But on April 14, 1935 that all changed. The day of the worst dust storm in all of Kansas, Callie's mother disappears and Callie's life is turned upside-down.
Turns out, Callie's father had a pretty good reason not to come back. Both the Seelie and the Unseelie Courts have a little something to say about his human love and half-breed daughter. And in order to rescue both of her parents, Callie will have to master a world of magic and deception that she didn't even know existed.
The first in the forthcoming The American Fairy Trilogy, Dust Girl does a decent, if not spectacular job of setting up the world in which Callie lives.
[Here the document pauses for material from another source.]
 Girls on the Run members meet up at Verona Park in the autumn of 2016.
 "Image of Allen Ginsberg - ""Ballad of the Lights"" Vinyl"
Zettel assumes the reader has some basic understanding of the Dust Bowl, as well as the Great Depression, which is reasonable. Novelties such as dance marathons are explained well, and add to the atmosphere of the era.
The magical aspect, however, is much less well-defined. Whether this is in an effort not to write herself into a corner in other books, or whether is simply a matter of magic being undefinable is hard to say. The parts that are well-defined, though, show a rather interesting idea of a fairy or magic user being able to use the wishes of those around her to bring things into being is a fairly interesting concept.
Like most YA fiction, Dust Girl is a quick read. The main characters remain engaging throughout, and even if their actions are at time a bit predictable, it's a comforting predictability that takes nothing away from the story itself.
Highs: The descriptions of the dance marathons and the hobo camps show the reader what true desperation is.
Lows: The lack of a defined method of magic among the fairies makes it frustrating at times.
Verdict: A standard adventure story whose seldom-used backdrop puts it a bit above average.